Wisp Models#
This folder mostly contains building blocks for neural fields, which usually have trainable parameters.
What is a Neural Field?#
In wisp, a neural field (nef) is commonly referred to as a combination of a feature grid structure, a decoder, and an optional input embedding. Which channels are supported is decided by implementing and registering forward functions.
Note that Wisp’s definition of neural fields is somewhat non-restrictive: in practice nefs can be any differentiable and parameteric function that takes in coordinates as input and outputs some channel. Hence, you can use just a grid or just a decoder as long as you implement the channel functions which is explained in the next section.

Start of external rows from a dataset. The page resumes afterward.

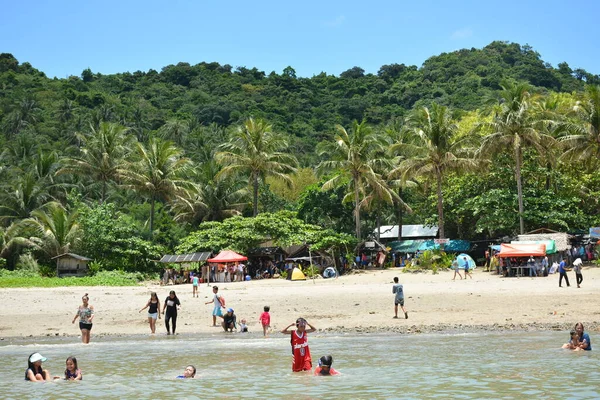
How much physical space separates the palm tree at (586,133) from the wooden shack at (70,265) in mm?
28651

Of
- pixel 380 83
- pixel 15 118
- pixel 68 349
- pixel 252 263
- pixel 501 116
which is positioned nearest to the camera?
pixel 68 349

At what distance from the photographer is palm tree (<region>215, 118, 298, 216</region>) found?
161 feet

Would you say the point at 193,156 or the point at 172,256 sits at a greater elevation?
the point at 193,156

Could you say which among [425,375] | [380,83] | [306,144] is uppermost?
[380,83]

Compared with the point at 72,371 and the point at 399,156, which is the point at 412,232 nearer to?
the point at 399,156

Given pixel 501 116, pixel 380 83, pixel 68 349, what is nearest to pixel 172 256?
pixel 501 116

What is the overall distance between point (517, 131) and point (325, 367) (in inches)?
1229

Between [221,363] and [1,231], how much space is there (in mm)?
33700

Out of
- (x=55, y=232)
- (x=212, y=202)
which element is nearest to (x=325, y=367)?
(x=55, y=232)

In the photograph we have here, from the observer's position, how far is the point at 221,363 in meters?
16.2

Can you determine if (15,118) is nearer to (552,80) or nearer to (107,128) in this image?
(107,128)

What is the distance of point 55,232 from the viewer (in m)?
43.4

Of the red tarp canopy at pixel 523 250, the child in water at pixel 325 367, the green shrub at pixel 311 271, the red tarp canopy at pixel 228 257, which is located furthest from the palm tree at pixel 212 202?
the child in water at pixel 325 367

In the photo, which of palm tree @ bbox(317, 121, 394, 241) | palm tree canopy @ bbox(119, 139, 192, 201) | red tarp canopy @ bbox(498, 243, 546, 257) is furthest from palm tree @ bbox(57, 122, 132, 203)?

Building your own Neural Field#
The intent of the building blocks is to make it easier for users to create their own neural fields models. Users are free to pick and choose whatever modules they find useful from these modules, especially if the intent is to integrate these building blocks in to your own existing pipelines.

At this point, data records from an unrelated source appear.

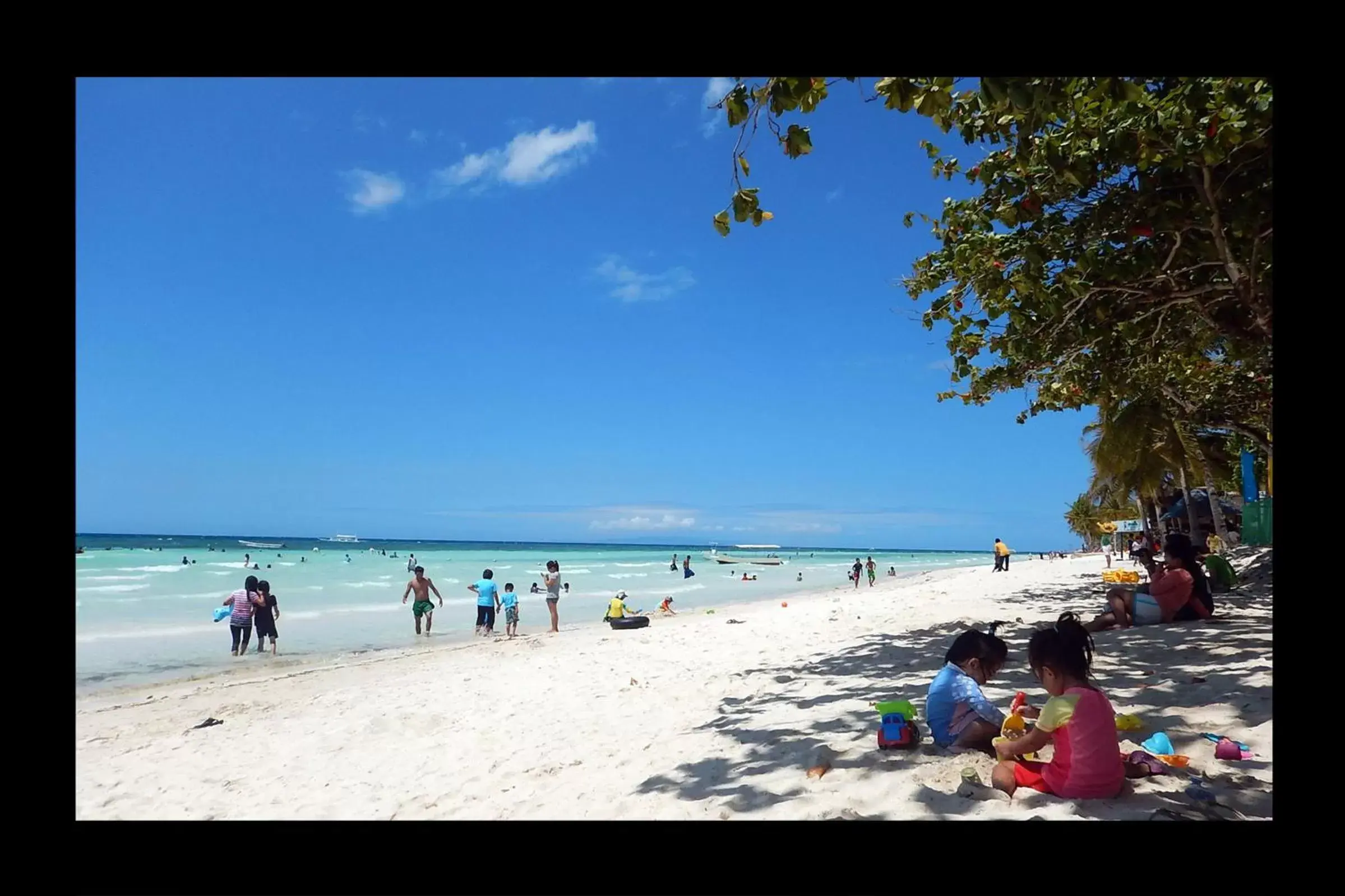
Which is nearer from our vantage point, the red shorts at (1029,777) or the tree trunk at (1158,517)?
the red shorts at (1029,777)

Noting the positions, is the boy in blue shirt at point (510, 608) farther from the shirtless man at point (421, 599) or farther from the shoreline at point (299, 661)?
the shirtless man at point (421, 599)

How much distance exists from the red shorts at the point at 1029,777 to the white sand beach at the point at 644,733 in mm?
70

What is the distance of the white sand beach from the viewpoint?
11.9 feet

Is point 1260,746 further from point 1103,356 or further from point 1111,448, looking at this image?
point 1111,448

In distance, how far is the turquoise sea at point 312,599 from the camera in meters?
12.4

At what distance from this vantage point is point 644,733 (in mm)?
5355

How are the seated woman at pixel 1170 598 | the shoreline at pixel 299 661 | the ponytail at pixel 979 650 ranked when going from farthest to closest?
the shoreline at pixel 299 661 < the seated woman at pixel 1170 598 < the ponytail at pixel 979 650

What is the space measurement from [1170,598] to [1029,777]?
592 centimetres

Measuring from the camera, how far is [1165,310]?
25.0ft

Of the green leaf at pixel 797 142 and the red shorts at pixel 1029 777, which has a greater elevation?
the green leaf at pixel 797 142

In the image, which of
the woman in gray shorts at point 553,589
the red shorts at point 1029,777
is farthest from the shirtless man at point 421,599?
the red shorts at point 1029,777

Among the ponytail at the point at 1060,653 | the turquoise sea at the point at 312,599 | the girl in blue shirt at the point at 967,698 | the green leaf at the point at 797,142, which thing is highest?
the green leaf at the point at 797,142

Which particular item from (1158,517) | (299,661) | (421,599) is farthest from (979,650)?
(1158,517)
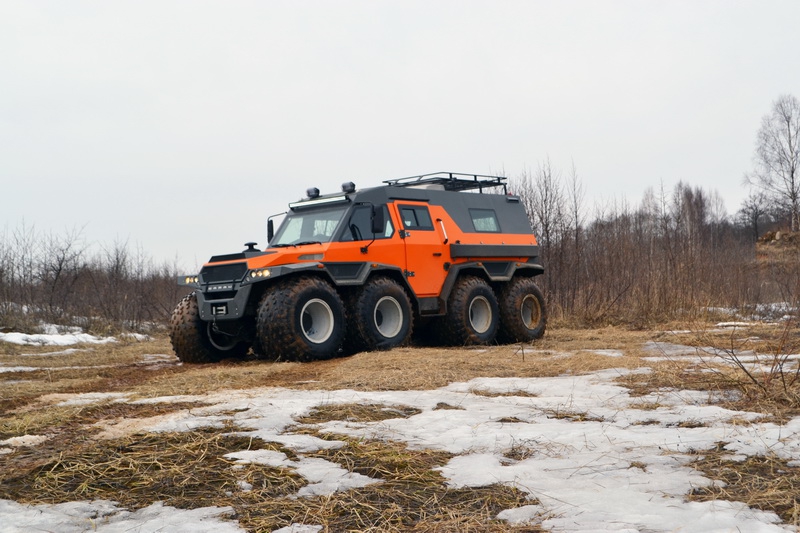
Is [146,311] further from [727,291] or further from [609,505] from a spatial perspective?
[609,505]

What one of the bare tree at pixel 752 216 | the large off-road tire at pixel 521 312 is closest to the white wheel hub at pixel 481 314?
the large off-road tire at pixel 521 312

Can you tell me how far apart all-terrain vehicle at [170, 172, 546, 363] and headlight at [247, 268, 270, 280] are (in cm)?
2

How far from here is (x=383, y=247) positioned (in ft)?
36.4

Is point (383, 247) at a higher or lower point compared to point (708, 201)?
lower

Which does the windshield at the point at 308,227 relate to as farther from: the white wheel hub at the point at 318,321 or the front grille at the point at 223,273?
the front grille at the point at 223,273

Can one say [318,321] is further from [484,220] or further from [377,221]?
[484,220]

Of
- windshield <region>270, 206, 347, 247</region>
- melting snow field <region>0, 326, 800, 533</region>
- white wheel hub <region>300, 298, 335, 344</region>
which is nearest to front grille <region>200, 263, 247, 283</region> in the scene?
white wheel hub <region>300, 298, 335, 344</region>

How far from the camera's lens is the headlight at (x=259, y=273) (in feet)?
32.1

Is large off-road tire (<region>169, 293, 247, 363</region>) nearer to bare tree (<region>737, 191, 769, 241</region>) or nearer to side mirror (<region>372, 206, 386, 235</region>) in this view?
side mirror (<region>372, 206, 386, 235</region>)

If you wish to interface with the rest of the wisp framework, however, you will need to create your own NeuralField class which inherits from BaseNeuralField. Compatibility between various different kinds of NeuralField models and the rest of the pipeline like the tracer, renderer, trainer is maintained by registering forward functions.
Your own neural field class might look like this:
from wisp.models.nefs import BaseNeuralField
class MyNeuralField(BaseNeuralField):
def __init__(self, grid, rgb_decoder_params, semantic_decoder_params):
""" Pass whatever components your neural field needs here """

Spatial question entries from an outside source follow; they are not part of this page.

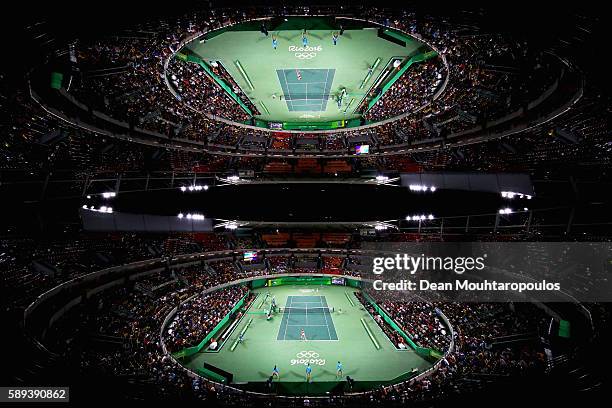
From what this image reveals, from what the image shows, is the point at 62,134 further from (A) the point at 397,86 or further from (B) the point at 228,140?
(A) the point at 397,86

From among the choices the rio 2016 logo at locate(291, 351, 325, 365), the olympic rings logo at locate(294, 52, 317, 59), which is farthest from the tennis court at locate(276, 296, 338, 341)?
the olympic rings logo at locate(294, 52, 317, 59)

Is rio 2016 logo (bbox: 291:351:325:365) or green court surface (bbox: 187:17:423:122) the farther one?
rio 2016 logo (bbox: 291:351:325:365)

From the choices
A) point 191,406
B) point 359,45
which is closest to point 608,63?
point 359,45

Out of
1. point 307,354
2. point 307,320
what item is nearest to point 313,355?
point 307,354

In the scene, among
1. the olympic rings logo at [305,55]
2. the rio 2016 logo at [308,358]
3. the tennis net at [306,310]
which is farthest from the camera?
the tennis net at [306,310]

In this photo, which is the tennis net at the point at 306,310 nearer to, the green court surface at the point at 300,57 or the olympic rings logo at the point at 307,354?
the olympic rings logo at the point at 307,354

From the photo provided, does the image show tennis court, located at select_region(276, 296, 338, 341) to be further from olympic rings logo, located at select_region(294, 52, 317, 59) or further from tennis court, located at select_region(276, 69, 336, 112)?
olympic rings logo, located at select_region(294, 52, 317, 59)

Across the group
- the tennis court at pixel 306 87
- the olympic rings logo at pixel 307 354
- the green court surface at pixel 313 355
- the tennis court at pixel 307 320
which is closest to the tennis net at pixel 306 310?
the tennis court at pixel 307 320
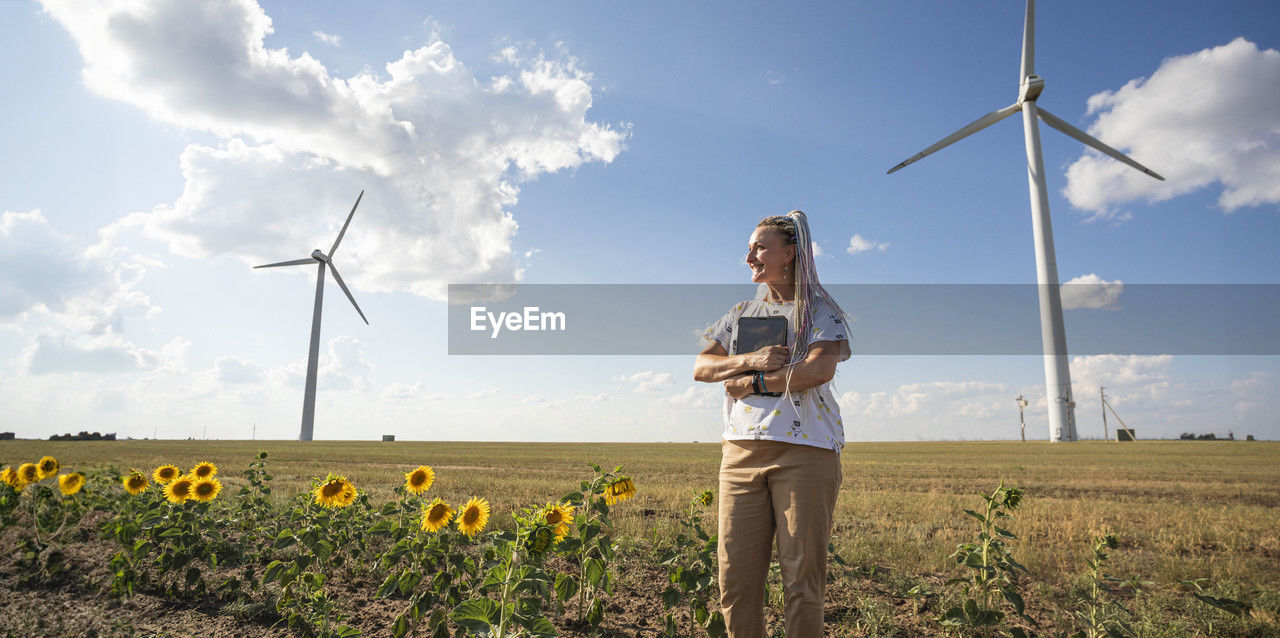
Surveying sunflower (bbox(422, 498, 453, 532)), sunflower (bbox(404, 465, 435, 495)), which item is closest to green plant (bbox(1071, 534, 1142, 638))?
sunflower (bbox(422, 498, 453, 532))

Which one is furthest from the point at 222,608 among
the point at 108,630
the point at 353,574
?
the point at 353,574

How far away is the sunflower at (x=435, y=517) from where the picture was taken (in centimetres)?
398

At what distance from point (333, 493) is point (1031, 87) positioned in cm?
5515

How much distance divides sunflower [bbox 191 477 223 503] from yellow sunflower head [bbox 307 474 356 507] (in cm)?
120

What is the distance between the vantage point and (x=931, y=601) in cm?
503

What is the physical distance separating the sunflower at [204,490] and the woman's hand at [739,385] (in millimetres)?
4208

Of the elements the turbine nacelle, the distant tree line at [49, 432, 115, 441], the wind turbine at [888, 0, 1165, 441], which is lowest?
the distant tree line at [49, 432, 115, 441]

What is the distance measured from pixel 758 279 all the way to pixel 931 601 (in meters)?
3.41

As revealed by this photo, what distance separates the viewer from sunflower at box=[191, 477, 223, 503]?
5.02m

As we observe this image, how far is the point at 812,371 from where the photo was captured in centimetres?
289

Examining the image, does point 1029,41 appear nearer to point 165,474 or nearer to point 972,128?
point 972,128

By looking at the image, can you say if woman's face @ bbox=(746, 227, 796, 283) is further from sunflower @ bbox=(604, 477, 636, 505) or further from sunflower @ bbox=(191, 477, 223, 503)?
sunflower @ bbox=(191, 477, 223, 503)

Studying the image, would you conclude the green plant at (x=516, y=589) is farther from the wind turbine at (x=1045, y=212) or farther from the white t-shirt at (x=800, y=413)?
the wind turbine at (x=1045, y=212)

# Grid is a BLASGrid instance, like: OctreeGrid, HashGrid, and so forth.
# Create it outside of the neural field class and pass the instance in as a parameter.
self.grid = grid
# Your decoders can be initialized as you see fit.
self.rgb_decoder = self.init_decoder(rgb_decoder_params)
self.semantics_decoder = self.init_decoder(semantic_decoder_params)
def init_decoder(self, decoder_params):
# MyDecoder is your decoder class.
# Wisp includes some options already, and you're also free to use your own custom decoders here.
# decoder_params is any meaningful argument needed to initialize your decoder.
return MyDecoder(**decoder_params)
def register_forward_functions(self):
# This function tells the BaseNeuralField class what channels exist for this Neural Field
# By registering forward funcs, the tracer can connect with the neural field to collect values for samples.
self._register_forward_function(self.semantics, ["semantics"])
self._register_forward_function(self.rgb, ["rgb"])
def semantics(self, coords, ray_d=None, lod_idx=None):
# Forward function for semantics.
features = self.grid(coords).interpolate(coords)
return self.semantic_decoder(features)
def rgb(self, coords, ray_d, lod_idx=None):
# Forward function for rgb..
features = self.grid(coords).interpolate(coords)
decocder_input = torch.cat([features, ray_d], -1)
return self.rgb_decoder(decocder_input)
Then, you can simply run these forward functions by using the forward() interface from the base class:
nef = MyNeuralField()
semantics = nef(coords=coords, channels="semantics")
rgb, semantics = nef(coords=coords, ray_d=ray_d, channels=["rgb", "semantics"])
channel_dict = nef(coords=coords, ray_d=ray_d, channels=set("rgb"))
rgb = channel_dict["rgb"]
Building Full Pipelines#
The common use case for Neural Fields is to combine them with a BaseTracer subclass in a single Pipeline object.
In this case, the tracer object is responsible for marching / tracing rays, or quering samples around the scene.
The samples are then passed to the neural field class.
The exact input to forward functions is provided by BaseTracer implementation.
For example, a PackedRFTracer, which traces radiance fields, passes the input coordinates and ray direction.
Consequentially, Neural field implementations should be mindful of which tracers they’re compatible with.